Pub Date : 2024-01-02DOI: 10.1093/gigascience/giae084
Lin Hong, Xin-Dong Xu, Lei Yang, Min Wang, Shuang Li, Haijian Yang, Si-Ying Ye, Ling-Ling Chen, Jia-Ming Song
Background: Sweet orange (Citrus sinensis Osbeck) is a fruit crop of high nutritional value that is widely consumed around the world. However, its susceptibility to low-temperature stress limits its cultivation and production in regions prone to frost damage, severely impacting the sustainable development of the sweet orange industry. Therefore, developing cold-resistant sweet orange varieties is of great necessity. Traditional hybrid breeding methods are not feasible due to the polyembryonic phenomenon in sweet oranges, necessitating the enhancement of its germplasm through molecular breeding. High-quality reference genomes are valuable for studying crop resistance to biotic and abiotic stresses. However, the lack of genomic resources for cold-resistant sweet orange varieties has hindered the progress in developing such varieties and researching their molecular mechanisms of cold resistance.

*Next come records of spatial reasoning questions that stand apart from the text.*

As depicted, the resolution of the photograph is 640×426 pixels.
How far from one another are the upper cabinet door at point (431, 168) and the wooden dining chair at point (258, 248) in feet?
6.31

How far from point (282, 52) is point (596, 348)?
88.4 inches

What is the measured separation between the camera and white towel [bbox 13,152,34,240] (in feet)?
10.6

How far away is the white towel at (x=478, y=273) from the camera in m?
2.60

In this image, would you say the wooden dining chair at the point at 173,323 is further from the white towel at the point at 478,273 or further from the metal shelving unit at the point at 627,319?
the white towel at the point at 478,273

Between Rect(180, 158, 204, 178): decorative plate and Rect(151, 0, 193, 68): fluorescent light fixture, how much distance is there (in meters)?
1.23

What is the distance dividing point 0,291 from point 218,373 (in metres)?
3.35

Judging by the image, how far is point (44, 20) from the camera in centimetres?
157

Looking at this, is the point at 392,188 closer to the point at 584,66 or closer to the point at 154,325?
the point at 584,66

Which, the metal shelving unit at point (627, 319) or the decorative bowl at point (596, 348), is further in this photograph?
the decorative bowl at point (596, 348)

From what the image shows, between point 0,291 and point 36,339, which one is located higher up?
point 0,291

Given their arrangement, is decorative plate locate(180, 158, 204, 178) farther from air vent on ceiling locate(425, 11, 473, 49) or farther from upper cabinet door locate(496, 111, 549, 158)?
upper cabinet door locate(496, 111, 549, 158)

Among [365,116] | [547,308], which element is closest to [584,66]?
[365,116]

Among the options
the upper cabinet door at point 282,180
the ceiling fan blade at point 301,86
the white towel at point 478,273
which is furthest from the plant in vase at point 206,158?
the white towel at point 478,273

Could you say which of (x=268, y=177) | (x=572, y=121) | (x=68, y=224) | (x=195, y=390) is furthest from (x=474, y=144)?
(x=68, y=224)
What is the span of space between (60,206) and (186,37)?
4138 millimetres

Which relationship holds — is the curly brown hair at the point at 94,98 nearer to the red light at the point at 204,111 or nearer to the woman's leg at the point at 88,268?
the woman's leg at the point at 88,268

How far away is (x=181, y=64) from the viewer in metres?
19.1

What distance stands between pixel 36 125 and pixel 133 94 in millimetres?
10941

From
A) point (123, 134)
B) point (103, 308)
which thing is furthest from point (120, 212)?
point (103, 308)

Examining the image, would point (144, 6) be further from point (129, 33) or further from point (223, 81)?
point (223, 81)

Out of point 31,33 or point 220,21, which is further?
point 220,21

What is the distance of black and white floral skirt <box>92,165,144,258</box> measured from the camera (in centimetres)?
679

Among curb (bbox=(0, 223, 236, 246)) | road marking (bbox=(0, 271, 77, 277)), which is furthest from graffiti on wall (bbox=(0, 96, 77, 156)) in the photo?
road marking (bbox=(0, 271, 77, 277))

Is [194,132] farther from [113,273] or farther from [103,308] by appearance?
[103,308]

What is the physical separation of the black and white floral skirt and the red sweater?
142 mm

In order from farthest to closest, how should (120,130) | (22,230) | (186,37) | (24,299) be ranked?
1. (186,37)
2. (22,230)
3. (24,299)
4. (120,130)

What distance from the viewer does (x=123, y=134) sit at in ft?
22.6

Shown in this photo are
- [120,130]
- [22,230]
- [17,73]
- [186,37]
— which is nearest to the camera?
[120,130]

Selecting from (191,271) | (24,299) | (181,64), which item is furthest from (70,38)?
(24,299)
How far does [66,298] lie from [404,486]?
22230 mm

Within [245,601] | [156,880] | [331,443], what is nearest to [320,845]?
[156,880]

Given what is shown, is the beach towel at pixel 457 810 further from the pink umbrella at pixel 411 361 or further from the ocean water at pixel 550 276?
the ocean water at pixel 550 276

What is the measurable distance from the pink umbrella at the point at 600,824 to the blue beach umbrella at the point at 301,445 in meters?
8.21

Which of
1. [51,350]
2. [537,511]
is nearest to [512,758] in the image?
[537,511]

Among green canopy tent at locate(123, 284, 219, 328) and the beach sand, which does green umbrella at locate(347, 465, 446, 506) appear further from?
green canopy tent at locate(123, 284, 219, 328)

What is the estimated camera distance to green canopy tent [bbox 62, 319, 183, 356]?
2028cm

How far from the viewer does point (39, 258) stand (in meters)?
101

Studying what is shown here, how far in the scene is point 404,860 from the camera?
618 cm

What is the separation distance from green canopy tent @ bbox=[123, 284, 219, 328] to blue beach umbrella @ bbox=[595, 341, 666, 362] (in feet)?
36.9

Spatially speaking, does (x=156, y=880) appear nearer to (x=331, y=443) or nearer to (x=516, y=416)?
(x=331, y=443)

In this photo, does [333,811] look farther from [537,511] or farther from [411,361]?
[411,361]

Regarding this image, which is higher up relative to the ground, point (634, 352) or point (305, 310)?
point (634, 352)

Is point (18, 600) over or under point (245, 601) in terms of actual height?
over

Findings: This study integrated PacBio HiFi, ONT, Hi-C, and Illumina sequencing data to assemble telomere-to-telomere (T2T) reference genomes for the cold-resistant sweet orange mutant "Longhuihong" (Citrus sinensis [L.] Osb. cv. LHH) and its wild-type counterpart "Newhall" (C. sinensis [L.] Osb. cv. Newhall). Comprehensive evaluations based on multiple criteria revealed that both genomes exhibit high continuity, completeness, and accuracy. The genome sizes were 340.28 Mb and 346.33 Mb, with contig N50 of 39.31 Mb and 36.77 Mb, respectively. In total, 31,456 and 30,021 gene models were annotated in the respective genomes. Leveraging these assembled genomes, comparative genomics analyses were performed, elucidating the evolutionary history of the sweet orange genome. Moreover, the study identified 2,886 structural variants between the 2 genomes, with several SVs located in the upstream, downstream, or intronic regions of homologous genes known to be associated with cold resistance.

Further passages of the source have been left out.